RICHARD BROINOWSKI. The Battle of Long Tan turns Fifty

Aug 22, 2016

 

 

Some excitement was generated in the Australian press around 15 August when it was reported that the 50th anniversary of the Battle of Long Tan would be commemorated by Australians at the site of the battle at a rubber plantation in Phuoc Tuy Province. So it was – by a small and subdued group of ex-diggers with no medals, uniforms, ANZAC pomp nor post-ceremonial piss-up, nor even a brass band or bagpipes. Festive crowds of Australian tourists who wanted to go were not allowed. In fact the event may not have gone ahead at all but for some eleventh hour pleading by Prime Minister Turnbull to his opposite number in Hanoi.

Long Tan happened from 18 to 21 August 1966, when soldiers from Australia’s first Task Force at the new Australian base at Nui Dat in Phuoc Tuy Province clashed with a much larger force of Vietcong and North Vietnamese. Eighteen Australians were killed, along with an uncounted but much larger number of Vietnamese. The Australians were supported by artillery and helicopters, and the battle was claimed as a victory by the Australians.

We can well imagine what the Vietnamese think about the clash, those who remember it. To the majority, the Vietnam War was a civil war, in which nationalistic Vietnamese were fighting to rid themselves of an unpopular and corrupt regime in the South propped up by the United States. The Geneva Agreement of 1954 specified that elections were to have been held throughout the country in 1956. Ho Chi Minh would certainly have won, and the country, temporarily divided at the 17th parallel following the defeat of the French at Dien Bien Phu, would have been peacefully united under him. But the South Vietnamese regime under Ngo Dinh Diem refused to participate, the 17th parallel became a permanent border, and the war resumed. Millions of civilians and military were killed before Saigon fell to Vietcong and North Vietnamese forces at the end of April 1975.

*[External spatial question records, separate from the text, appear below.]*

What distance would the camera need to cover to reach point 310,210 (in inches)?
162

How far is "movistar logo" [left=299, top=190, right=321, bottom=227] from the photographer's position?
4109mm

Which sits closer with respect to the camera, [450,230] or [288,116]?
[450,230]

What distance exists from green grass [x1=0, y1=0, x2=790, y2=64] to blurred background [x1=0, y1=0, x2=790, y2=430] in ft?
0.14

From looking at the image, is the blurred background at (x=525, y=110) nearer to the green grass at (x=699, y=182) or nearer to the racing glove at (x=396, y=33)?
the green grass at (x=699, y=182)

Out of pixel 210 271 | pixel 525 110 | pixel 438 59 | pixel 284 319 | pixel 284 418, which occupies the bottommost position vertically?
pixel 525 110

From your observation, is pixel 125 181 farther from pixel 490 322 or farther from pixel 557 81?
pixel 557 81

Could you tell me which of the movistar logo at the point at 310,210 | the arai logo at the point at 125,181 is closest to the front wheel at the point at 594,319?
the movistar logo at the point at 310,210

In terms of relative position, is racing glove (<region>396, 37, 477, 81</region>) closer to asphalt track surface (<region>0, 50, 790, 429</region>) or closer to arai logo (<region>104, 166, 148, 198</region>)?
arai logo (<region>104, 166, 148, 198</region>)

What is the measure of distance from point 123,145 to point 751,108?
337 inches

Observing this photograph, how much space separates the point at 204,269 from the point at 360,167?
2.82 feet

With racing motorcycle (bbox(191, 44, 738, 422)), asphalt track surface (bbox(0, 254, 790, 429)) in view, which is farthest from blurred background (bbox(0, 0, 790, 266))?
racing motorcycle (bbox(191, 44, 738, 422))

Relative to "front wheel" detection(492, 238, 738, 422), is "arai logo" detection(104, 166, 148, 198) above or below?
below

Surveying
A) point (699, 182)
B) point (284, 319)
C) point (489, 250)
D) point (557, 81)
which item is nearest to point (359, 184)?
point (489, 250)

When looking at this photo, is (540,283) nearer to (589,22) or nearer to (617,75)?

The United States militarily and politically backed the South Vietnamese regime until widespread popular objection throughout America made further support for the South unsustainable. US forces largely withdrew in 1972, leaving the South to fight on alone.

Under Robert Menzies, Australia joined the United States in sending forces to South Vietnam from the early 1960s, first military advisers, then Australian battalions. These were first based with the Americans, then given a province of their own, Phuoc Tuy, to defend and pacify. Long Tan was the most costly engagement by Australian forces in that long war. The diggers involved conducted themselves with typical laconic professionalism. It helped that they had air cover and artillery support. But like all Australia’s efforts in the war, it was more a premium payment on an insurance policy for American assistance under the ANZUS Treaty than a genuine attempt to stop Communist ‘expansion’. Yes, Vietnam invaded Cambodia on Christmas Day in 1978, but only to stop the madman Pol Pot from continually invading Vietnam and torching Vietnam villages. Despite Thai rhetoric that the Vietnamese forces were only four hours tank drive from Bangkok, Vietnam never planned or desired the acquisition of more territory, much less sought it on behalf of the Communist leadership in Beijing or Moscow.

The civil nature of the Vietnam War and the fact that outside forces led by the United States were unwelcome did not stop ex diggers expecting the usual recognition for their gallantry, nor the ANZAC industry from demanding the same. As with all wars involving Australians, this one was overseas, and little thought was given to its rights or wrongs, to the outcome, or how much damage was being sustained in the host country. In pressing for a commemoration to be held where the battle took place shows a degree of insensitivity towards the host country by the RSL.

What is surprising is that, given the bitterness of the war and the enormous number of civilians killed by US forces and their allies, the Vietnamese Government in Hanoi permits Australian celebrations of Long Tan to take place at all. But in my experience, they are very pragmatic. Australia is a good trading partner and it is useful to keep Australians on side. Allowing them to celebrate a battle and a defeat of larger enemy forces on Vietnamese soil costs little, brings in tourists, and does not upset the burgeoning bilateral relationship, as their compromise with Malcolm Turnbull shows.

An earlier version of this article appears in www. honesthistory.net.au

Richard Broinowski was Australian Ambassador to Vietnam from 1983 to 1985.